I don’t know. Not being me is, in some ways, a huge advantage for promoting CF. But if you don’t already have any prestige or fans, then a single person is generally easy to ignore. But you also have to be really careful about several low-status people brigading – people hate that and won’t listen.

Also, if stuff gets out of your depth, you can suggest people discuss or debate with me. You don’t have to address everything yourself.

I think one of the difficulties is it’s hard to get any attention at a lot of venues. You can post stuff and just get no engagement. You may have to build up a reputation gradually in the same way as building a fan base in general or as participating in the community as an actual member over time, not just show up and drop a few links or debate challenges.

Note that Harry Binswanger already dislikes me. Curiosity – Harry Binswanger Refuses To Think

EA mostly ignored me when I posted there, but sure, this is a reasonable plan to try.

Yeah sure. Popular YouTubers or other platforms too. I don’t know what causes people like that to agree.

In general terms, the difficulty with Paths Forward and debate policies stuff is that fundamentally it’s a challenge to the social status hierarchy. Almost everyone, even low status people, are very invested in that hierarchy. It’s extremely entrenched. It’s kind of like how most women are involved in patriarchy.

For many intellectuals, what may be on offer if they debate me and their fans watch the debate is that maybe they will look foolish and lose a lot of fans to me.

You might think that doesn’t matter: their fans think they’re truth seekers not social climbers, so their fans will like Paths Forward and debate policies and push them to act like the rational thinkers they claim to be. That makes some sense. But most women (and low status men) aren’t feminists.

In the past I’ve been banned from groups partly for being too rude (David Deutsch was a bad influence but I was too argumentative before I met him) but partly just for disagreeing.

Being less rude in more recent years hasn’t been particularly effective. E.g. on the large CR Facebook group, I tried to not be rude but some of the moderators were being rude to me, so I blocked them and focused on productive discussions. Then the owner banned me for not getting along with some of his buddies, and I guess also banned links to any of my writing (I don’t remember but my blog post says that. I have no idea if that still applies today).

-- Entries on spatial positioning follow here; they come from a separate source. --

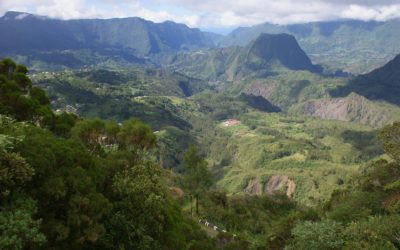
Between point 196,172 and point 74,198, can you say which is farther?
point 196,172

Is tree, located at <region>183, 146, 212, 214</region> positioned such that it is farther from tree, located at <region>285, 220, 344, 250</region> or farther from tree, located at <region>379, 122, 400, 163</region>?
tree, located at <region>285, 220, 344, 250</region>

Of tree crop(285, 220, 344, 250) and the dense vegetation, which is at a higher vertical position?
the dense vegetation

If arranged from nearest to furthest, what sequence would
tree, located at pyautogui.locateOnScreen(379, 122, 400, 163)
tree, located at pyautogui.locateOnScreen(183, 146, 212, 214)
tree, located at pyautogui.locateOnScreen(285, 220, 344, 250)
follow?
tree, located at pyautogui.locateOnScreen(285, 220, 344, 250) < tree, located at pyautogui.locateOnScreen(379, 122, 400, 163) < tree, located at pyautogui.locateOnScreen(183, 146, 212, 214)

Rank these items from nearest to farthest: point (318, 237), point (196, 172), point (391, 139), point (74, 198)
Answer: point (74, 198)
point (318, 237)
point (391, 139)
point (196, 172)

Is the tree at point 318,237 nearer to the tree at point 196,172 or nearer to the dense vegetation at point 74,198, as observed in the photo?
the dense vegetation at point 74,198

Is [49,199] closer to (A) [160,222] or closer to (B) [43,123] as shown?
(A) [160,222]

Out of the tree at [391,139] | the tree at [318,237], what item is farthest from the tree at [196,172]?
the tree at [318,237]

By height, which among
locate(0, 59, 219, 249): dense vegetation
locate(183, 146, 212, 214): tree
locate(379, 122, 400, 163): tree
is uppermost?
locate(0, 59, 219, 249): dense vegetation

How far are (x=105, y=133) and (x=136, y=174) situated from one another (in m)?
17.1

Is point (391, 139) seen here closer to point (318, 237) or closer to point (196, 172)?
point (196, 172)

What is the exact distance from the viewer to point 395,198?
68.8 m

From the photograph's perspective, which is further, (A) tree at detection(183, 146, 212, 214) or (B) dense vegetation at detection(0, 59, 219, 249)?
(A) tree at detection(183, 146, 212, 214)

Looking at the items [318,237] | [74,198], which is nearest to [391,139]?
[318,237]

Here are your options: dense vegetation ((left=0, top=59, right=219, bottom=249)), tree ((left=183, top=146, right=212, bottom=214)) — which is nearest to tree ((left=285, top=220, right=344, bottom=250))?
dense vegetation ((left=0, top=59, right=219, bottom=249))
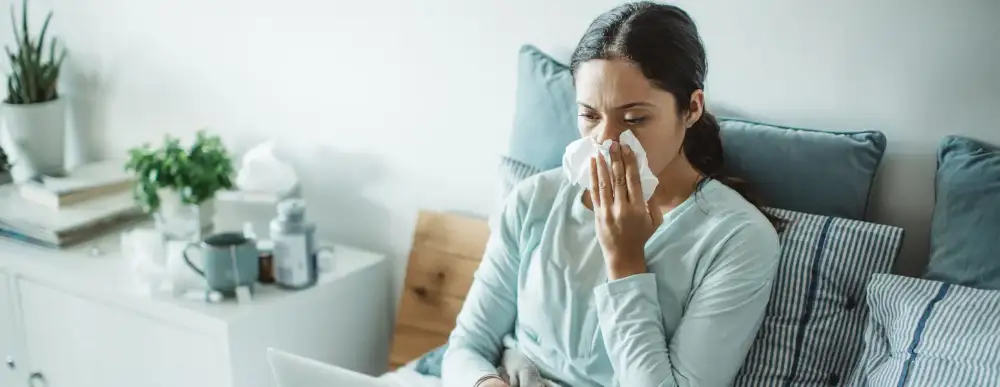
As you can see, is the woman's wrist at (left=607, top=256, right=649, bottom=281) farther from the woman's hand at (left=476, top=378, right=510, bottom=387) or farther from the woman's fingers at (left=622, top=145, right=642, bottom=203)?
the woman's hand at (left=476, top=378, right=510, bottom=387)

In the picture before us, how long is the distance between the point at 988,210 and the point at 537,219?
66 centimetres

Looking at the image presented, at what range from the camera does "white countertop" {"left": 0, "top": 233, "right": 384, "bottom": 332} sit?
1829 millimetres

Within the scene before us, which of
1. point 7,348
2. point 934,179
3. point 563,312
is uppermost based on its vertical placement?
point 934,179

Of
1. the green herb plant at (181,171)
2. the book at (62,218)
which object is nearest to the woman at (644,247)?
the green herb plant at (181,171)

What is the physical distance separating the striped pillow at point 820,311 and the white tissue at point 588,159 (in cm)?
26

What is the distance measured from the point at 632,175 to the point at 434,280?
80 cm

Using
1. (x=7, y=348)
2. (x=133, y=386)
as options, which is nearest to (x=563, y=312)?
(x=133, y=386)

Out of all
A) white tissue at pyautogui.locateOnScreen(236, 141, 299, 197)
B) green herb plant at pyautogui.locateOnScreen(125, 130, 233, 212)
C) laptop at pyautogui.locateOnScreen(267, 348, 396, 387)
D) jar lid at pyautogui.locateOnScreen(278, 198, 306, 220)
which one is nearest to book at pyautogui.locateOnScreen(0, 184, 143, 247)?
green herb plant at pyautogui.locateOnScreen(125, 130, 233, 212)

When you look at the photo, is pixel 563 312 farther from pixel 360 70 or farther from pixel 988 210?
pixel 360 70

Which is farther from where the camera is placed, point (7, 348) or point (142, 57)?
point (142, 57)

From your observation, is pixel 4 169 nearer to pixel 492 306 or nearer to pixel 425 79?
pixel 425 79

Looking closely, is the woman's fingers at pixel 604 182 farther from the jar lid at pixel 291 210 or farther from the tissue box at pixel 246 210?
the tissue box at pixel 246 210

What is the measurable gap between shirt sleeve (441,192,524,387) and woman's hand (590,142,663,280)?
0.21 m

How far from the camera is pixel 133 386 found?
1.99 metres
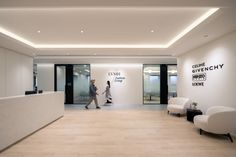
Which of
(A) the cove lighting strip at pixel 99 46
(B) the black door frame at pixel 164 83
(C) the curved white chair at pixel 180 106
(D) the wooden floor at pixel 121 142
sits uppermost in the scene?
(A) the cove lighting strip at pixel 99 46

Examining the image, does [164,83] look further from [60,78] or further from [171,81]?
[60,78]

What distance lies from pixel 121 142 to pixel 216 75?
4.15m

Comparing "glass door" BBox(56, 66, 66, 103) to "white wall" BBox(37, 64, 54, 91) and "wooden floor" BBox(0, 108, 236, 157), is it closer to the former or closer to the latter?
"white wall" BBox(37, 64, 54, 91)

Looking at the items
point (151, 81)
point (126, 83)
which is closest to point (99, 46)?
point (126, 83)

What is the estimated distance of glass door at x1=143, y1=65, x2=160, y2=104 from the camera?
551 inches

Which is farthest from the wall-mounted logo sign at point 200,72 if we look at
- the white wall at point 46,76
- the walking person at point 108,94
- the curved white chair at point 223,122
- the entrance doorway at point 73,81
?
the white wall at point 46,76

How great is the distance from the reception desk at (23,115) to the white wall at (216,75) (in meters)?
6.10

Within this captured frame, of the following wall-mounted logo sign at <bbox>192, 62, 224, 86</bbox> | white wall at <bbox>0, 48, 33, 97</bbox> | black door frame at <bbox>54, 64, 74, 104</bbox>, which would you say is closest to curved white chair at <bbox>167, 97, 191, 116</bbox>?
wall-mounted logo sign at <bbox>192, 62, 224, 86</bbox>

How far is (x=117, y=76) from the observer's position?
1378cm

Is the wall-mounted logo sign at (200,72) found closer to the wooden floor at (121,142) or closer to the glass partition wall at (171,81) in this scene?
the wooden floor at (121,142)

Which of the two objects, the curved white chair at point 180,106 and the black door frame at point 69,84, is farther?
the black door frame at point 69,84

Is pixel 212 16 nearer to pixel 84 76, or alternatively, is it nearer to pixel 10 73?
pixel 10 73

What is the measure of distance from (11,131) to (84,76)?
9.65m

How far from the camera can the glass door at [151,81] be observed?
45.9ft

One of the reasons they were rude to me is they know I like Ayn Rand. Mentioning her at all was one of the things that had gotten me in trouble there previously. I wasn’t mentioning her at the time but they were still mistreating me. I’ve shared enough opinions publicly, and have diverse enough opinions, that basically anyone can easily find one they strongly dislike.

In general all groups want you to fit in and get along with people. They aren’t serious about debate. You can look for exceptions like some places are very explicitly designed around debate (which is different than e.g. Less Wrong or Effective Altruism which talk a lot about rationality but are not set up as debate venues). So e.g. there’s a vegan debate YouTuber with a Discord. I was able to go there and debate briefly but he banned me for refusing to give a direct answer to a question he was asking where all direct answers were wrong because it had a flawed premise or something. I forget the details but imagine something kinda like the “When did you stop beating your wife?” trick. He wants people who he can bully with “logic” and debate experience. I was calmer and more confident and reasonable than him; he was kind of yelly; so he just kicked me out. Most “debaters” have audiences where they can just kick people out when they’re losing and their audience doesn’t turn on them.